Neue Etappe des Kampfes: Nach Freilassung tritt Brasiliens früherer Präsident vor Zehntausenden in Recife auf.

Luiz Inácio Lula da Silva ist wieder in seinem Element. 580 Tage lang war der Politiker in Einzelhaft, aus der er erst vor einer Woche vorläufig entlassen wurde. Am vergangenen Sonntag (Ortszeit) sprach Lula nun beim »Festival Lula Livre« im Zentrum von Recife, der Hauptstadt des nordöstlichen Bundesstaates Pernambuco, zu 200.000 Menschen, die dort seine Freilassung feierten. Der frühere Präsident (2003–2010) von der Arbeiterpartei PT forderte seine Anhänger auf, ihre Solidaritäts- nun in »eine viel größere Kampagne« zu verwandeln.

Der Kampf sei nicht beendet, betonte Lula. »Ich sehe, wie das Land ruiniert wird.« Die Politik der Regierung von Jair Bolsonaro nehme den Jungen die Zukunft und treffe besonders die Afrobrasilianer, die Indigenen, die Frauen und die LBGT-Personen. »Jede Minute des Lebens, die ich noch vor mir habe«, versprach der 74jährige, wolle er dazu nutzen, »um uns von dieser Bande von Milizionären zu befreien«, die das Land übernommen habe. Damit bezog sich Lula auf die engen Verbindungen des Clans des faschistischen Präsidenten Bolsonaro zu paramilitärischen, kriminellen Organisationen in Rio de Janeiro. Auf deren Konto geht mutmaßlich auch der Mord an der Stadträtin Marielle Franco von der linken PSOL und ihrem Fahrer Anderson Gomes am 14. März 2018. Bolsonaro ist direkt an der Behinderung der Aufklärung der Tathintergründe beteiligt.

Eine knappe Entscheidung des Obersten Gerichtshofs, nach der Verurteilte erst nach Ausschöpfung aller Berufungsmöglichkeiten ins Gefängnis müssen, hatte zu Lulas Haftentlassung geführt. Im Kongress strebt die Rechte nun eine entsprechende Verfassungsänderung – eine Lex Lula – an. Die Fraktion der von Bolsonaro als Wahlvehikel genutzten Sozialliberalen Partei (PSL) ist allerdings mit internen Machtkämpfen beschäftigt und steht vor der Spaltung. Der Staatschef will nun mit der »Allianz für Brasilien« eine neue, ganz auf ihn und seine Söhne zugeschnittene Partei gründen.

Gezeigte Daten:

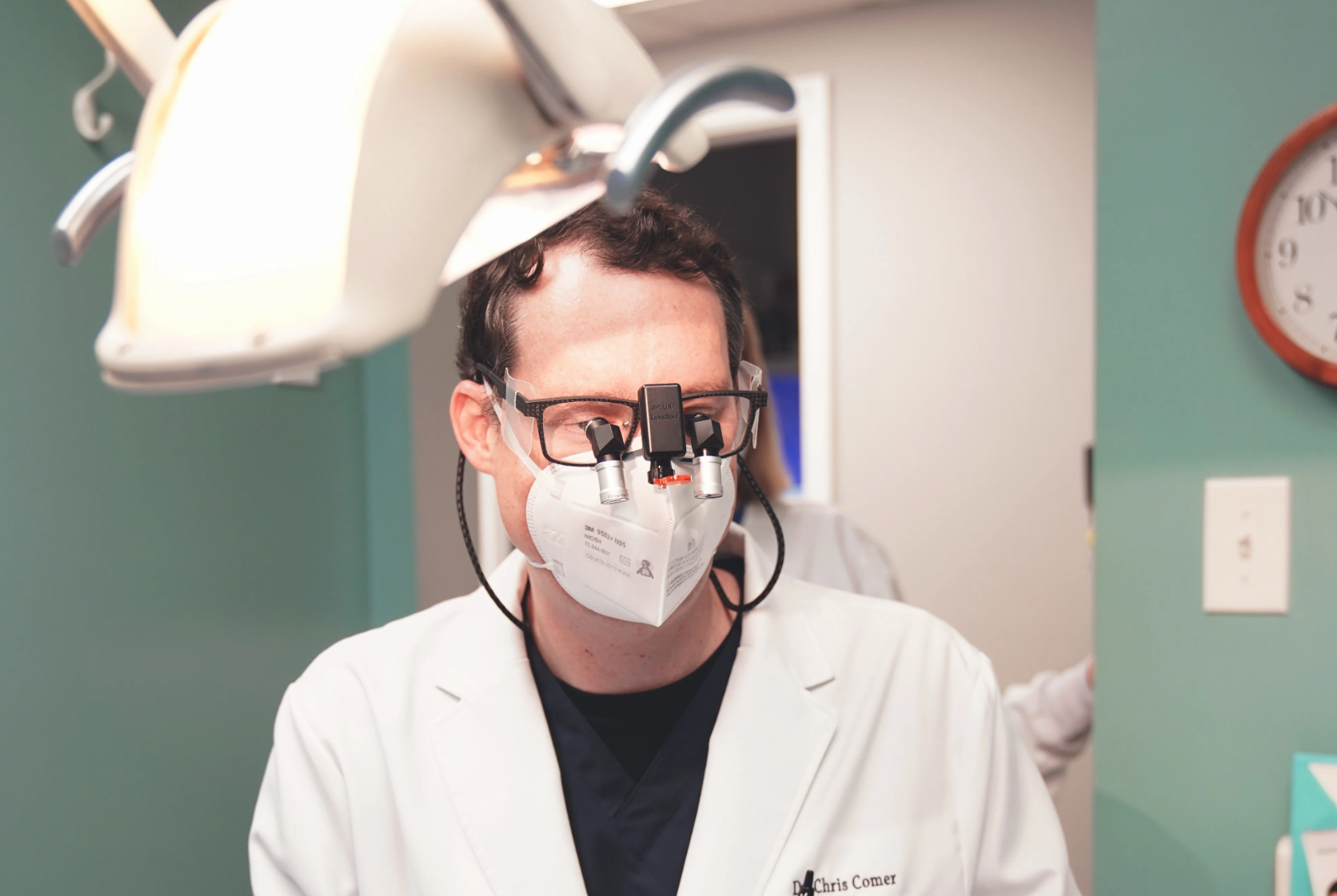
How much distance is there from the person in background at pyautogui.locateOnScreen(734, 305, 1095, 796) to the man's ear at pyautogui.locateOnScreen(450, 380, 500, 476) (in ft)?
2.58

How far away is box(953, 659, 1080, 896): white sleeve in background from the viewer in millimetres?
1116

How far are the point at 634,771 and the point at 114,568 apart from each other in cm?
96

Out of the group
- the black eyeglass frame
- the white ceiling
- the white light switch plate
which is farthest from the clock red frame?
the white ceiling

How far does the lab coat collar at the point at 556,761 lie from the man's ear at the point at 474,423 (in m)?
0.19

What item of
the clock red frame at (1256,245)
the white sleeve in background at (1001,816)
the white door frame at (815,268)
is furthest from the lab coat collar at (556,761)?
the white door frame at (815,268)

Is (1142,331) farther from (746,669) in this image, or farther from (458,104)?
(458,104)

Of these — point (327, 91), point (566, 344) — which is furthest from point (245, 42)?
point (566, 344)

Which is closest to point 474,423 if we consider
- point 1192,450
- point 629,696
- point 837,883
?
point 629,696

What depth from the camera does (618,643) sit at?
1130 millimetres

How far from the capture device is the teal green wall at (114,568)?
4.73 ft

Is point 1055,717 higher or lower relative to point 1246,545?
lower

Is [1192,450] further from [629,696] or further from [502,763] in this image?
[502,763]

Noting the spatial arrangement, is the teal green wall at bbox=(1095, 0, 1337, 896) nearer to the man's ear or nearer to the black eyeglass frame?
the black eyeglass frame

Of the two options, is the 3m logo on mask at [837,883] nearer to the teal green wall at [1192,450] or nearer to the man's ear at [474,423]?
the teal green wall at [1192,450]
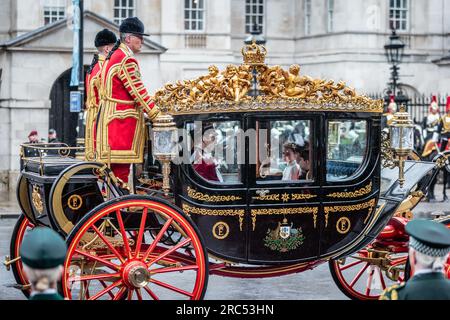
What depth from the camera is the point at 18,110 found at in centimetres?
2594

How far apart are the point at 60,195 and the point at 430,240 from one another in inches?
153

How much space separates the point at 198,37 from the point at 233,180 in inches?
1269

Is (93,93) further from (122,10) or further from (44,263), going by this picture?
(122,10)

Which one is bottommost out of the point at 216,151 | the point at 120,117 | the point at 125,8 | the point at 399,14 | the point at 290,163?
the point at 290,163

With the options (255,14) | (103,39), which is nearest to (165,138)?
(103,39)

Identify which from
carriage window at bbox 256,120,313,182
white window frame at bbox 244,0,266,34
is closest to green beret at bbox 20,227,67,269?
carriage window at bbox 256,120,313,182

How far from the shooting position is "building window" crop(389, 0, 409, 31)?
43.6 meters

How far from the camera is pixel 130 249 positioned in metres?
8.73

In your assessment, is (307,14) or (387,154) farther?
(307,14)

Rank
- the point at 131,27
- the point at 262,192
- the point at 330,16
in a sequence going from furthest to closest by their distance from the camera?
the point at 330,16, the point at 131,27, the point at 262,192

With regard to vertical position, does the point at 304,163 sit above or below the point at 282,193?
above

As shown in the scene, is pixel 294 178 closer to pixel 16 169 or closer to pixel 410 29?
pixel 16 169
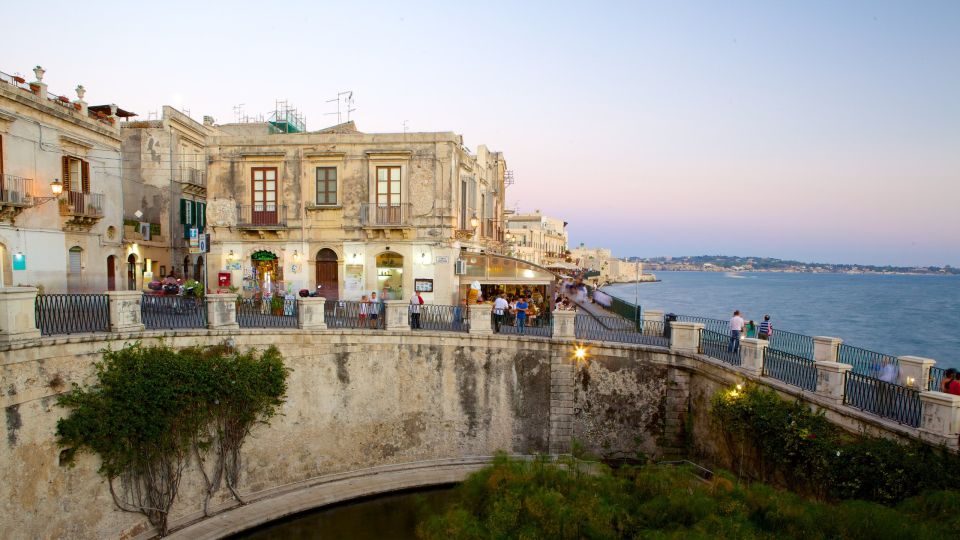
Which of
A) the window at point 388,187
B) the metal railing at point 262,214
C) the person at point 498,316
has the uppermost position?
the window at point 388,187

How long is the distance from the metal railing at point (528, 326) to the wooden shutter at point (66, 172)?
15.6 metres

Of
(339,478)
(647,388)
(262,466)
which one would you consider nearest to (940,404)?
(647,388)

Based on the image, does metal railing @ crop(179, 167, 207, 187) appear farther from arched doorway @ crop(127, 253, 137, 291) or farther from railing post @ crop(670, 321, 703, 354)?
railing post @ crop(670, 321, 703, 354)

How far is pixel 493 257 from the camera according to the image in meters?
21.5

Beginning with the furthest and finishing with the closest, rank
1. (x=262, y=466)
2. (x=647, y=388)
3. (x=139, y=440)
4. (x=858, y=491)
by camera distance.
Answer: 1. (x=647, y=388)
2. (x=262, y=466)
3. (x=139, y=440)
4. (x=858, y=491)

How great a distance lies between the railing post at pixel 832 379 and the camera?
1084 cm

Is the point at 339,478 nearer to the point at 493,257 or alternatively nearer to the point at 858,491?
the point at 493,257

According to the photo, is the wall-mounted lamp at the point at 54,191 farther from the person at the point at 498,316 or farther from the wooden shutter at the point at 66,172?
the person at the point at 498,316

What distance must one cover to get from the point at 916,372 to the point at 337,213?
18.3 m

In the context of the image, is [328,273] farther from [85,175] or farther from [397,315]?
[85,175]

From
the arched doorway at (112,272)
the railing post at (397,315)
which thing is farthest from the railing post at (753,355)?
the arched doorway at (112,272)

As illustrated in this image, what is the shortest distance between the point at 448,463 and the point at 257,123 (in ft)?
76.5

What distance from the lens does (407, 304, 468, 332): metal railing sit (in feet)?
54.5

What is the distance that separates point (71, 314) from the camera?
11.9 m
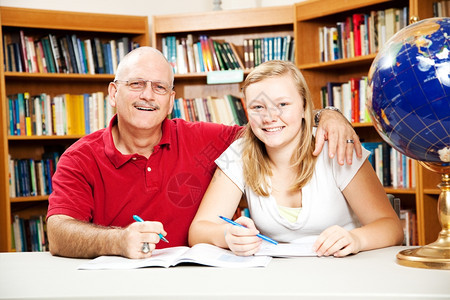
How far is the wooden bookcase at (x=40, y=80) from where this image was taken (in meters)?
3.83

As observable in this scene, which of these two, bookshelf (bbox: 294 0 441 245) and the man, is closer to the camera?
the man

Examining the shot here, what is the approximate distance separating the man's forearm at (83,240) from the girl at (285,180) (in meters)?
0.29

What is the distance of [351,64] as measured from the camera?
12.6 ft

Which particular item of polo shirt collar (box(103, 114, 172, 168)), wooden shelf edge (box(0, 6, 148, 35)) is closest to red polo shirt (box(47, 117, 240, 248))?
polo shirt collar (box(103, 114, 172, 168))

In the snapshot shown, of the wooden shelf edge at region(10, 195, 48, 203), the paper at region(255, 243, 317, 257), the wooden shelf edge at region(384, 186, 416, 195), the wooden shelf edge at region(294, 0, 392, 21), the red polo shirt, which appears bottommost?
the wooden shelf edge at region(10, 195, 48, 203)

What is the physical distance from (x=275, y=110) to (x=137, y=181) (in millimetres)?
576

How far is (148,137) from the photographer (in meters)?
2.05

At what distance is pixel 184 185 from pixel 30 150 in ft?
8.48

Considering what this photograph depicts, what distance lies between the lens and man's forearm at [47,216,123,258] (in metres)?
1.50

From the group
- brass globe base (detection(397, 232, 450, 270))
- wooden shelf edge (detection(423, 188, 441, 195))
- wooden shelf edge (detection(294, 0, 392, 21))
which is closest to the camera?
brass globe base (detection(397, 232, 450, 270))

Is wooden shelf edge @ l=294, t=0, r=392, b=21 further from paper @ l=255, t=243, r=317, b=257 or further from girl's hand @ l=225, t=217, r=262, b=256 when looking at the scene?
girl's hand @ l=225, t=217, r=262, b=256

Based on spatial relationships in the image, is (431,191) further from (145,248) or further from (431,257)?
(145,248)

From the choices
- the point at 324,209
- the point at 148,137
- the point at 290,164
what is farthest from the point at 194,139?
the point at 324,209

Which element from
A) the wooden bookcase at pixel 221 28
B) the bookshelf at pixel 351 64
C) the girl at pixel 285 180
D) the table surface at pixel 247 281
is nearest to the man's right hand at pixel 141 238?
the table surface at pixel 247 281
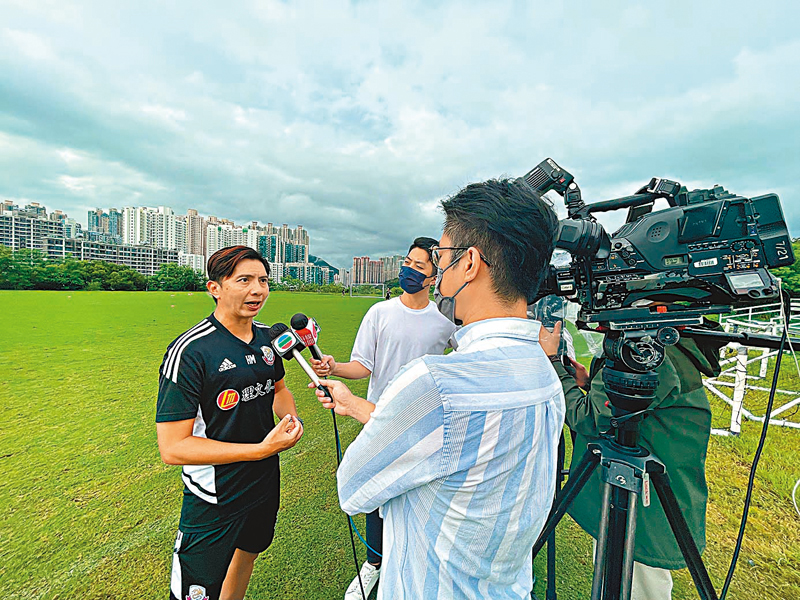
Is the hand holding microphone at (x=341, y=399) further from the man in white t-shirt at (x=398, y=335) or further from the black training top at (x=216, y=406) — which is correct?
the man in white t-shirt at (x=398, y=335)

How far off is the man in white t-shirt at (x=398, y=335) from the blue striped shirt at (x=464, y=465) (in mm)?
1359

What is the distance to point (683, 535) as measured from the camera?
136 centimetres

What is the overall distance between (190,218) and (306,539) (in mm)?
61620

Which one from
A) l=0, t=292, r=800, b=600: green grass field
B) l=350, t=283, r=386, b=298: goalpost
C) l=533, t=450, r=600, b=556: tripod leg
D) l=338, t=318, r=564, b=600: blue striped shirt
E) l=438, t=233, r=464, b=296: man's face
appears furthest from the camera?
l=350, t=283, r=386, b=298: goalpost

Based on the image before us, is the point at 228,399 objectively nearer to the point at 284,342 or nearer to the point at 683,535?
the point at 284,342

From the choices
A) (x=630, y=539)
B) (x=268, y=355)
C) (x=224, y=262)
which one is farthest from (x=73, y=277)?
(x=630, y=539)

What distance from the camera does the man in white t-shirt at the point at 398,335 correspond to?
223cm

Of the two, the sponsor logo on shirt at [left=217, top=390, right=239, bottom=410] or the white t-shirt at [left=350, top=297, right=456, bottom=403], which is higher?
the white t-shirt at [left=350, top=297, right=456, bottom=403]

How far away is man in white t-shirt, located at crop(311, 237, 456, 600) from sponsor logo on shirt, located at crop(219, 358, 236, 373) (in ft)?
2.17

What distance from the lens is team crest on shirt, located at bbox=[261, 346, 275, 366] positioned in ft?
6.01

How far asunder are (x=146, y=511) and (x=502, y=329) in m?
3.51

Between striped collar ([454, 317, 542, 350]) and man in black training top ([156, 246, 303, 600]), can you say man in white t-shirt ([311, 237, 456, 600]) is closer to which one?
man in black training top ([156, 246, 303, 600])

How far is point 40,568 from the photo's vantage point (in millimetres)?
2281

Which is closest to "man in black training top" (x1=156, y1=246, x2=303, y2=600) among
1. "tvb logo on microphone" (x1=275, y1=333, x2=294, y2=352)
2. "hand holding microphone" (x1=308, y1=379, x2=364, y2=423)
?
"tvb logo on microphone" (x1=275, y1=333, x2=294, y2=352)
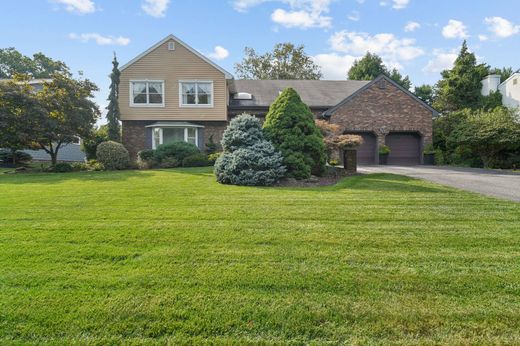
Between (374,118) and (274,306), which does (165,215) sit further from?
(374,118)

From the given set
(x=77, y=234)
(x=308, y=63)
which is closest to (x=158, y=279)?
(x=77, y=234)

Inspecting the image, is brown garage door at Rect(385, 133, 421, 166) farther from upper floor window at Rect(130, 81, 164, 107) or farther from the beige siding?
upper floor window at Rect(130, 81, 164, 107)

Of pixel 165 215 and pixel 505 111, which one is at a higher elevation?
pixel 505 111

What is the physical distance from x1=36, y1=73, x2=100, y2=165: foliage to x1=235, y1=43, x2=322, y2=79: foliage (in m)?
24.6

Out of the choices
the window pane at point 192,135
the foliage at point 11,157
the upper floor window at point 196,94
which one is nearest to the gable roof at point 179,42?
the upper floor window at point 196,94

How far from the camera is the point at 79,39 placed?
14773 millimetres

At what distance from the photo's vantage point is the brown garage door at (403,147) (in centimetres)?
2080

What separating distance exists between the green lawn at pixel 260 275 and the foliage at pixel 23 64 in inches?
2042

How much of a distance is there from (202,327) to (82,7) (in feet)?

Aufgaben:
A. Beantworte anhand des Textes über Lulas Freilassung:
(i) Wie viele Tage verbrachte Lula in Einzelhaft?
(ii) An welchem Datum wurden Marielle Franco und ihr Fahrer ermordet?
(iii) Unter welchem Namen will Bolsonaro eine neue Partei gründen?
B. Gib aus dem Text über Lulas Freilassung den Abschnitt wortgetreu wieder, der mit den Worten „Eine knappe Entscheidung“ anfängt und mit „zugeschnittene Partei gründen.“ aufhört.
Die Daten haben mit dem Text nichts zu tun.

Antworten je Aufgabe:
A.
(i) 580 Tage
(ii) Am 14. März 2018
(iii) »Allianz für Brasilien«

B.
Eine knappe Entscheidung des Obersten Gerichtshofs, nach der Verurteilte erst nach Ausschöpfung aller Berufungsmöglichkeiten ins Gefängnis müssen, hatte zu Lulas Haftentlassung geführt. Im Kongress strebt die Rechte nun eine entsprechende Verfassungsänderung – eine Lex Lula – an. Die Fraktion der von Bolsonaro als Wahlvehikel genutzten Sozialliberalen Partei (PSL) ist allerdings mit internen Machtkämpfen beschäftigt und steht vor der Spaltung. Der Staatschef will nun mit der »Allianz für Brasilien« eine neue, ganz auf ihn und seine Söhne zugeschnittene Partei gründen.